▸ PROBLEM REQUIREMENTS
In full and unaltered, output the records below.

▸ RECORDS PROVIDED
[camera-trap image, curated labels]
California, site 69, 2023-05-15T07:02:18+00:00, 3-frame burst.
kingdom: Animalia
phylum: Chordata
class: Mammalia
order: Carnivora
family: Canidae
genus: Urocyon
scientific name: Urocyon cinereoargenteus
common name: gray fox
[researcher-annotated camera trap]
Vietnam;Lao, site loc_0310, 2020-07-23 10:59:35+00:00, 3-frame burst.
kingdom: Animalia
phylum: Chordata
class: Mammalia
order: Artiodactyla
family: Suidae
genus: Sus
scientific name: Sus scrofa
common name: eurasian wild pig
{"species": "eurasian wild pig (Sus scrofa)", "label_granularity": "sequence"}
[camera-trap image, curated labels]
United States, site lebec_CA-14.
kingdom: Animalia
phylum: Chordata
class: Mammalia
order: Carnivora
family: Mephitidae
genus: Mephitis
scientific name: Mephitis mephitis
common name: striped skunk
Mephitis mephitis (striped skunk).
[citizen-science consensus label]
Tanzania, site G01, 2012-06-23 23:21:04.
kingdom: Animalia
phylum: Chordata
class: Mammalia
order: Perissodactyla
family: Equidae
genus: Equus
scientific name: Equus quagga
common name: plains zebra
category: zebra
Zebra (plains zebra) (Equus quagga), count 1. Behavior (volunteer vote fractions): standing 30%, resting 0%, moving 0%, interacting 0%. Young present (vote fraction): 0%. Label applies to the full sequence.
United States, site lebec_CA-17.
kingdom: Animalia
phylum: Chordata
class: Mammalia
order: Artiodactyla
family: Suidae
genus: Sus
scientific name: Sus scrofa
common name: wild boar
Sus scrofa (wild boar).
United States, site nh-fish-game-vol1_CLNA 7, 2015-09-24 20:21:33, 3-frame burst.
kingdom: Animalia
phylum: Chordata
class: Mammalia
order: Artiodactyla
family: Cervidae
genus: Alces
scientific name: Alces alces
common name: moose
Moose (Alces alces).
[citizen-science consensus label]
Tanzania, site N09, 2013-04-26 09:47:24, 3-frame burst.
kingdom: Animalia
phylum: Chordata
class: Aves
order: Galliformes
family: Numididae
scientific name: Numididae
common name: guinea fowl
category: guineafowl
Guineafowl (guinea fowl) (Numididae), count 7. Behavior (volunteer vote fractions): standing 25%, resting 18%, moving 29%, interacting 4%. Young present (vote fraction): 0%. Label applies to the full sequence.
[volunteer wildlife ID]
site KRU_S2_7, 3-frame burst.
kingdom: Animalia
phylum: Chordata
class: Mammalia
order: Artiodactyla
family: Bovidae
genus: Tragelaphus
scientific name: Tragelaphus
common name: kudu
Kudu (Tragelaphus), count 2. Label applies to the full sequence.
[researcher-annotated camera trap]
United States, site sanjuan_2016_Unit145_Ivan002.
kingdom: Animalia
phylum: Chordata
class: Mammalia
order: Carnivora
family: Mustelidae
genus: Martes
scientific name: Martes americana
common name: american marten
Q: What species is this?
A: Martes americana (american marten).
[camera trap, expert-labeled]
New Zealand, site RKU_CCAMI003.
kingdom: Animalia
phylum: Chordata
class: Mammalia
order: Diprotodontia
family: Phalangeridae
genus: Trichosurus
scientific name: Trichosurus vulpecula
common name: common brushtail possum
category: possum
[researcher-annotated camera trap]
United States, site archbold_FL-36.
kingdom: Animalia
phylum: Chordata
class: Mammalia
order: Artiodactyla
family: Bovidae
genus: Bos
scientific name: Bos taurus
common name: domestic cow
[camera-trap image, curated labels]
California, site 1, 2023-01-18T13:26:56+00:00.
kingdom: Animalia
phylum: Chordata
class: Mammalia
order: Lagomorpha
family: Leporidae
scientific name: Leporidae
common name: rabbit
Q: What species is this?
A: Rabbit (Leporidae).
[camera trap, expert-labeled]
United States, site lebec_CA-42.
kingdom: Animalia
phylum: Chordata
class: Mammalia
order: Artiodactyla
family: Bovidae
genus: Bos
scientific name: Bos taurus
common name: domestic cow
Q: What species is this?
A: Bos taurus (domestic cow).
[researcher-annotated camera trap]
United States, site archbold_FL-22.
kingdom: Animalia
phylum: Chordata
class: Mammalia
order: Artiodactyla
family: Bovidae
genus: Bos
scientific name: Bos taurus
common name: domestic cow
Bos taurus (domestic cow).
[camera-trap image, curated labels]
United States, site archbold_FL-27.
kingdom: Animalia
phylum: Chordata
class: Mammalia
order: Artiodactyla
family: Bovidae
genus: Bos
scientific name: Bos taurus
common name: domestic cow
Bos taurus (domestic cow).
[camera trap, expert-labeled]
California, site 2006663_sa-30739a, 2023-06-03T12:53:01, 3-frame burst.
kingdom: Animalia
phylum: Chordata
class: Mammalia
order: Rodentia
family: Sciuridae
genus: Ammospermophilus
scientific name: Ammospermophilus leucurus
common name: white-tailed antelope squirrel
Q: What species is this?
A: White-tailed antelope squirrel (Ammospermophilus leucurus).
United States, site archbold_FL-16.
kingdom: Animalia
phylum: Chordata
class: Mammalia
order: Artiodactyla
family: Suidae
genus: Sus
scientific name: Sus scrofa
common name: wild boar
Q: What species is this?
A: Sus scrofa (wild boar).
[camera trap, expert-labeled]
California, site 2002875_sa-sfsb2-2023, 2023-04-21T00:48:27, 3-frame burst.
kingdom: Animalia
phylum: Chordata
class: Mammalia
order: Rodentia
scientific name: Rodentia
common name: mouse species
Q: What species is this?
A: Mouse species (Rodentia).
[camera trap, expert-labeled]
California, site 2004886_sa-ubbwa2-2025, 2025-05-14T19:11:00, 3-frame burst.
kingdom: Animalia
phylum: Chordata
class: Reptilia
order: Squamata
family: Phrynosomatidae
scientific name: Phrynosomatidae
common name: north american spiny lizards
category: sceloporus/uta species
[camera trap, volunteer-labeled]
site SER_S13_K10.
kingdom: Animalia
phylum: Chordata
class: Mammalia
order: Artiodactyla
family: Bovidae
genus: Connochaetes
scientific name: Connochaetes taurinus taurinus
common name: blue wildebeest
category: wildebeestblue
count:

▸ EXERCISE RESPONSE
[camera-trap image, curated labels]
California, site 69, 2023-05-15T07:02:18+00:00, 3-frame burst.
kingdom: Animalia
phylum: Chordata
class: Mammalia
order: Carnivora
family: Canidae
genus: Urocyon
scientific name: Urocyon cinereoargenteus
common name: gray fox
[researcher-annotated camera trap]
Vietnam;Lao, site loc_0310, 2020-07-23 10:59:35+00:00, 3-frame burst.
kingdom: Animalia
phylum: Chordata
class: Mammalia
order: Artiodactyla
family: Suidae
genus: Sus
scientific name: Sus scrofa
common name: eurasian wild pig
{"species": "eurasian wild pig (Sus scrofa)", "label_granularity": "sequence"}
[camera-trap image, curated labels]
United States, site lebec_CA-14.
kingdom: Animalia
phylum: Chordata
class: Mammalia
order: Carnivora
family: Mephitidae
genus: Mephitis
scientific name: Mephitis mephitis
common name: striped skunk
Mephitis mephitis (striped skunk).
[citizen-science consensus label]
Tanzania, site G01, 2012-06-23 23:21:04.
kingdom: Animalia
phylum: Chordata
class: Mammalia
order: Perissodactyla
family: Equidae
genus: Equus
scientific name: Equus quagga
common name: plains zebra
category: zebra
Zebra (plains zebra) (Equus quagga), count 1. Behavior (volunteer vote fractions): standing 30%, resting 0%, moving 0%, interacting 0%. Young present (vote fraction): 0%. Label applies to the full sequence.
United States, site lebec_CA-17.
kingdom: Animalia
phylum: Chordata
class: Mammalia
order: Artiodactyla
family: Suidae
genus: Sus
scientific name: Sus scrofa
common name: wild boar
Sus scrofa (wild boar).
United States, site nh-fish-game-vol1_CLNA 7, 2015-09-24 20:21:33, 3-frame burst.
kingdom: Animalia
phylum: Chordata
class: Mammalia
order: Artiodactyla
family: Cervidae
genus: Alces
scientific name: Alces alces
common name: moose
Moose (Alces alces).
[citizen-science consensus label]
Tanzania, site N09, 2013-04-26 09:47:24, 3-frame burst.
kingdom: Animalia
phylum: Chordata
class: Aves
order: Galliformes
family: Numididae
scientific name: Numididae
common name: guinea fowl
category: guineafowl
Guineafowl (guinea fowl) (Numididae), count 7. Behavior (volunteer vote fractions): standing 25%, resting 18%, moving 29%, interacting 4%. Young present (vote fraction): 0%. Label applies to the full sequence.
[volunteer wildlife ID]
site KRU_S2_7, 3-frame burst.
kingdom: Animalia
phylum: Chordata
class: Mammalia
order: Artiodactyla
family: Bovidae
genus: Tragelaphus
scientific name: Tragelaphus
common name: kudu
Kudu (Tragelaphus), count 2. Label applies to the full sequence.
[researcher-annotated camera trap]
United States, site sanjuan_2016_Unit145_Ivan002.
kingdom: Animalia
phylum: Chordata
class: Mammalia
order: Carnivora
family: Mustelidae
genus: Martes
scientific name: Martes americana
common name: american marten
Q: What species is this?
A: Martes americana (american marten).
[camera trap, expert-labeled]
New Zealand, site RKU_CCAMI003.
kingdom: Animalia
phylum: Chordata
class: Mammalia
order: Diprotodontia
family: Phalangeridae
genus: Trichosurus
scientific name: Trichosurus vulpecula
common name: common brushtail possum
category: possum
[researcher-annotated camera trap]
United States, site archbold_FL-36.
kingdom: Animalia
phylum: Chordata
class: Mammalia
order: Artiodactyla
family: Bovidae
genus: Bos
scientific name: Bos taurus
common name: domestic cow
[camera-trap image, curated labels]
California, site 1, 2023-01-18T13:26:56+00:00.
kingdom: Animalia
phylum: Chordata
class: Mammalia
order: Lagomorpha
family: Leporidae
scientific name: Leporidae
common name: rabbit
Q: What species is this?
A: Rabbit (Leporidae).
[camera trap, expert-labeled]
United States, site lebec_CA-42.
kingdom: Animalia
phylum: Chordata
class: Mammalia
order: Artiodactyla
family: Bovidae
genus: Bos
scientific name: Bos taurus
common name: domestic cow
Q: What species is this?
A: Bos taurus (domestic cow).
[researcher-annotated camera trap]
United States, site archbold_FL-22.
kingdom: Animalia
phylum: Chordata
class: Mammalia
order: Artiodactyla
family: Bovidae
genus: Bos
scientific name: Bos taurus
common name: domestic cow
Bos taurus (domestic cow).
[camera-trap image, curated labels]
United States, site archbold_FL-27.
kingdom: Animalia
phylum: Chordata
class: Mammalia
order: Artiodactyla
family: Bovidae
genus: Bos
scientific name: Bos taurus
common name: domestic cow
Bos taurus (domestic cow).
[camera trap, expert-labeled]
California, site 2006663_sa-30739a, 2023-06-03T12:53:01, 3-frame burst.
kingdom: Animalia
phylum: Chordata
class: Mammalia
order: Rodentia
family: Sciuridae
genus: Ammospermophilus
scientific name: Ammospermophilus leucurus
common name: white-tailed antelope squirrel
Q: What species is this?
A: White-tailed antelope squirrel (Ammospermophilus leucurus).
United States, site archbold_FL-16.
kingdom: Animalia
phylum: Chordata
class: Mammalia
order: Artiodactyla
family: Suidae
genus: Sus
scientific name: Sus scrofa
common name: wild boar
Q: What species is this?
A: Sus scrofa (wild boar).
[camera trap, expert-labeled]
California, site 2002875_sa-sfsb2-2023, 2023-04-21T00:48:27, 3-frame burst.
kingdom: Animalia
phylum: Chordata
class: Mammalia
order: Rodentia
scientific name: Rodentia
common name: mouse species
Q: What species is this?
A: Mouse species (Rodentia).
[camera trap, expert-labeled]
California, site 2004886_sa-ubbwa2-2025, 2025-05-14T19:11:00, 3-frame burst.
kingdom: Animalia
phylum: Chordata
class: Reptilia
order: Squamata
family: Phrynosomatidae
scientific name: Phrynosomatidae
common name: north american spiny lizards
category: sceloporus/uta species
[camera trap, volunteer-labeled]
site SER_S13_K10.
kingdom: Animalia
phylum: Chordata
class: Mammalia
order: Artiodactyla
family: Bovidae
genus: Connochaetes
scientific name: Connochaetes taurinus taurinus
common name: blue wildebeest
category: wildebeestblue
count:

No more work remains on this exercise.